- **Given task**: Reproduce every line of the listing below verbatim, omitting the pictures.

- **Items for visual spatial reasoning**:
>>>>
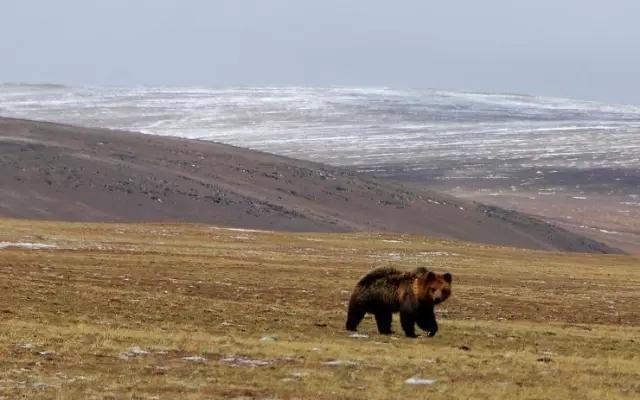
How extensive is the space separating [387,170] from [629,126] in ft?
192

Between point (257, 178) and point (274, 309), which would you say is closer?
point (274, 309)

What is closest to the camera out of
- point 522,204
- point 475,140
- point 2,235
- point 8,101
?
point 2,235

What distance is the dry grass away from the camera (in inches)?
568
<<<<
- **The completed task**:
How extensive is the space separating [387,170] from [629,126] in ft?
192

Between point (257, 178) and point (274, 309), which would you say is closer?
point (274, 309)

What is closest to the camera out of
- point 522,204
- point 475,140
- point 2,235
- point 8,101
?
point 2,235

What distance is the dry grass away from the camera (in inches)?
568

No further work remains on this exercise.